EconML
EconML copied to clipboard
Different features for model_y and model_t
Is it possible to use different features as inputs into model_y and model_t when using LinearDML?
Hi.Nice to meet you. I thought the same thing before, but I think the methods in this package probably don't support covariate selection (X in model_y and model_t should be shared).
However, if you mask unnecessary covariates with sklearn's ColumnTransformer, build a pipeline from feature selection to model adaptation with sklearn's pipeline, and pass it to DML's arguments, model_y and model_t.
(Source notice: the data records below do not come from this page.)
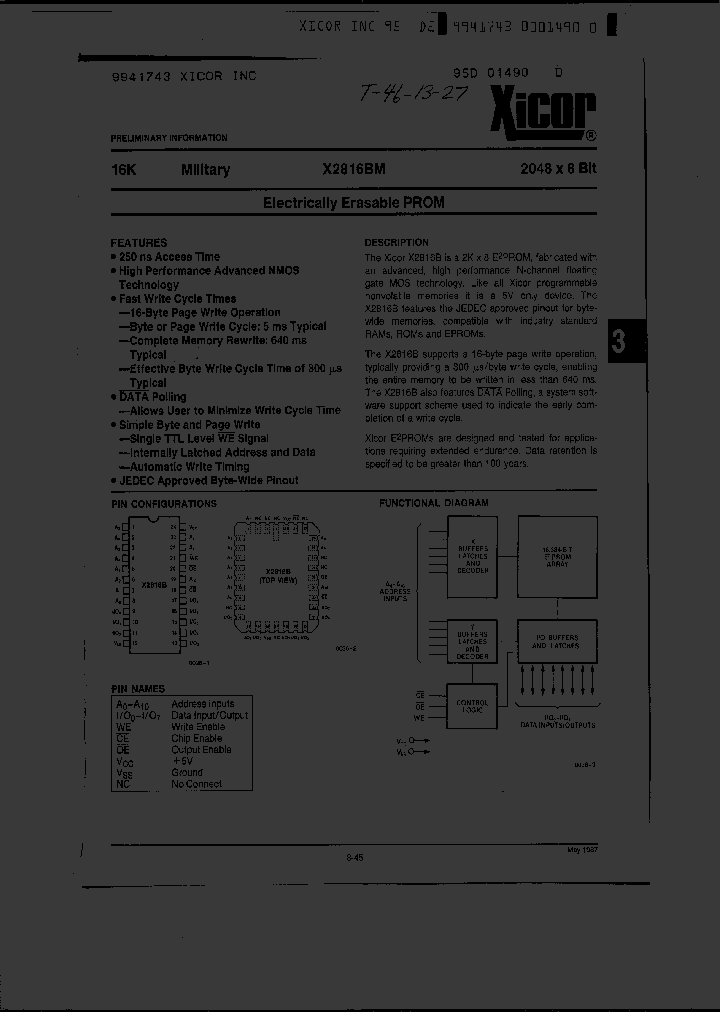 X2816BEM-25_1897796.PDF Datasheet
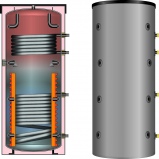 Слоистые мультибуферные аккумуляторы тепла SPSX-G/SPSX-2G со встроенным 1 или 2 теплообменниками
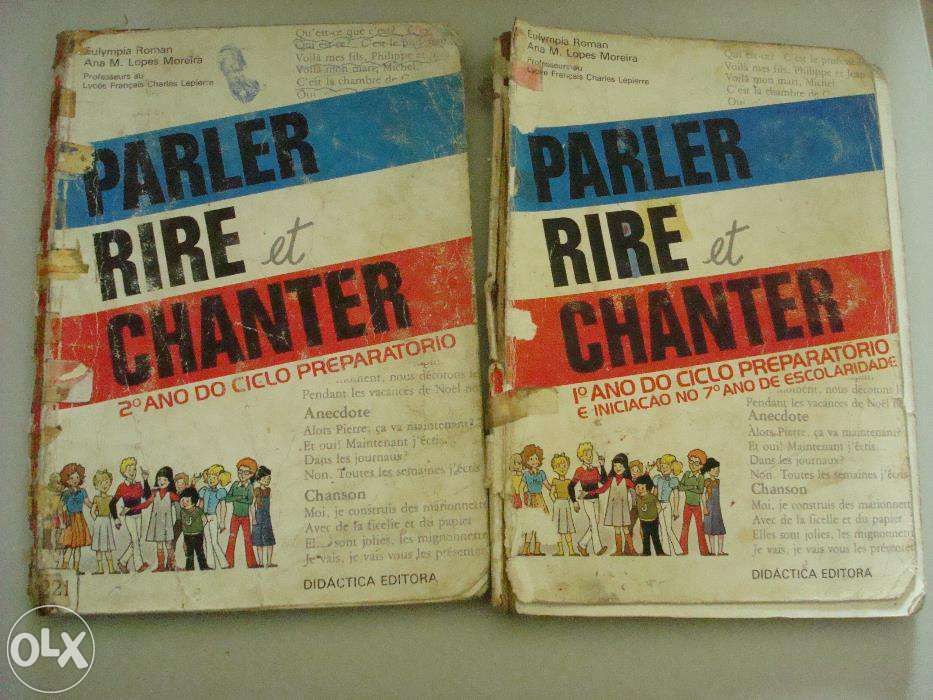 Livros de Francês: Bon courage, Chez eux, Parler Rire et chanter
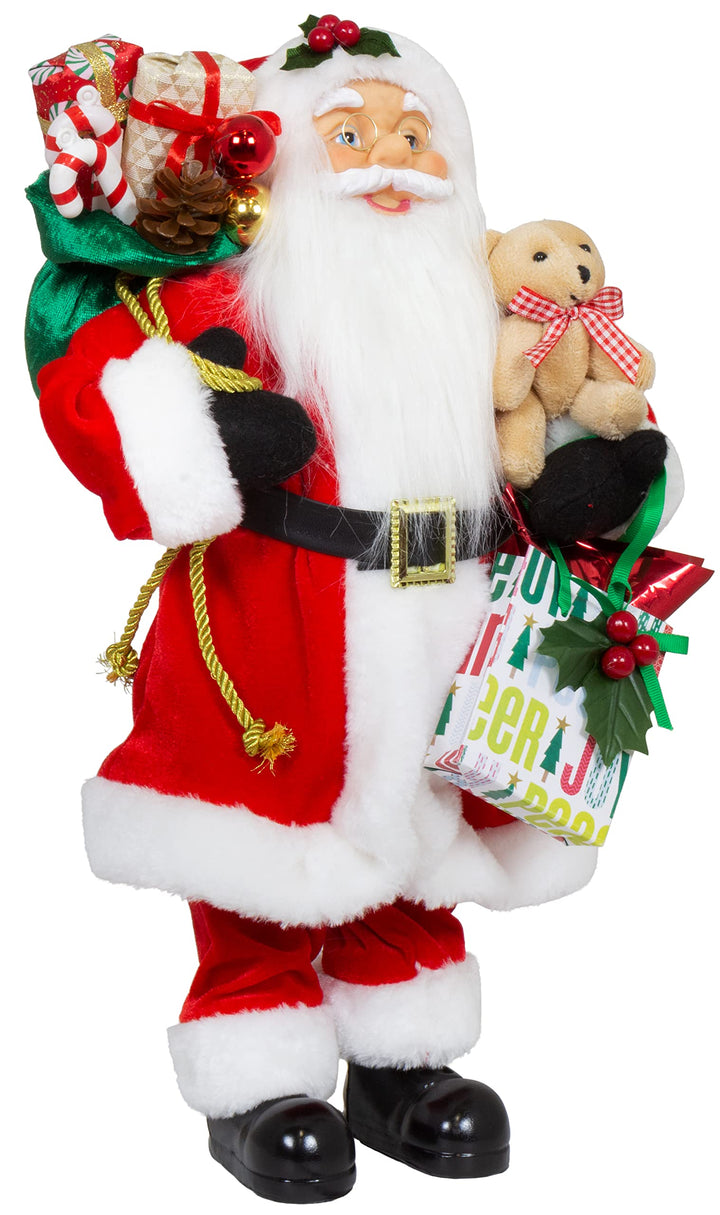 Christmas Paradise Stehender Weihnachtsmann Carl 45cm Rot Deko-Figur Santa Nikolaus, 45cm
I think you can do practically the same thing.
for example:
from sklearn.compose import ColumnTransformer
from sklearn.pipeline import Pipeline
preprocessor = ColumnTransformer(
transformers=[
("hoge1", hogehoge),
("hoge2", Pass),
]
)
model_t = Pipeline(
steps=[("preprocessor", preprocessor), ("classifier", LogisticRegression())]
)
https://scikit-learn.org/stable/auto_examples/compose/plot_column_transformer_mixed_types.html
@MasaAsami is correct that you can gain some control via preprocessing in a pipeline, but be aware that the features always include the columns of both X and W, and that if linear_first_stages is true then the input to the Y model also has interactions of those columns with the featurized version of X, so you would need to use some care when setting up the preprocessor.
Is there a particular reason you'd like to use different features in your setting?
Thenk you @kbattocchi .
Is there a particular reason you'd like to use different features in your setting?
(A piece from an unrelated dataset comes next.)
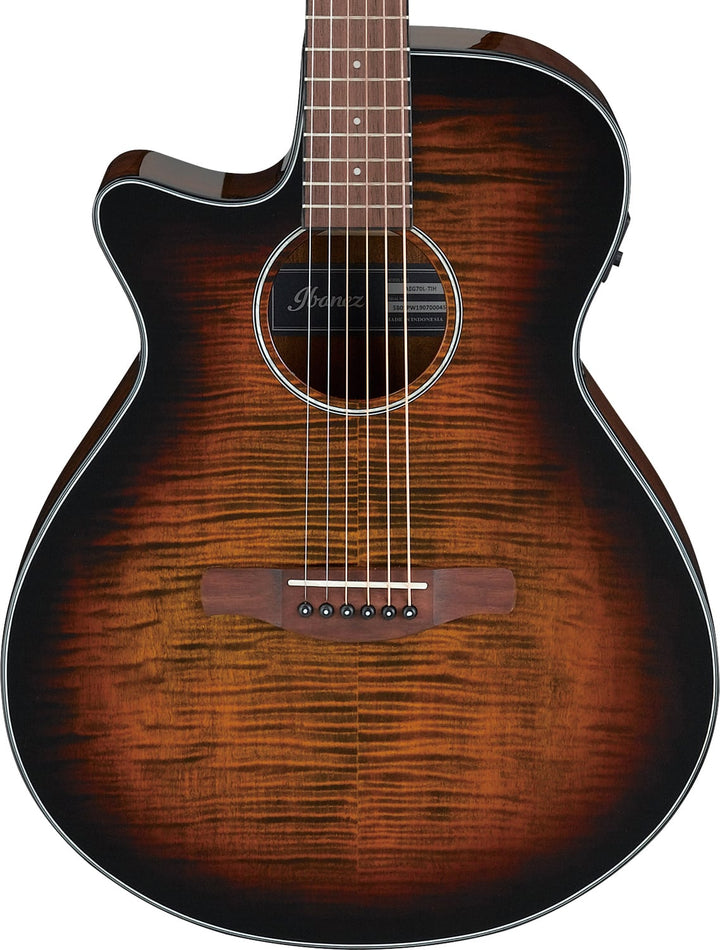 Ibanez AEG70LTIH Acoustic-Electric Guitar Left-Handed (Tiger Burst)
In practical terms, I don't think it is necessary to separate the covariates.
However, for my theoretical confirmation, I was thinking of swapping the covariates to check the behavior of the final estimates (I've been busy, so I haven't been able to check yet...)
In particular, I was thinking of testing X2 as shown in the DAG below, with four patterns: model_y only, model_t only, both models included, and both models not included, to verify the final ATE estimates and variances. I think that the pattern that includes both models is probably the best, but I haven't checked it yet.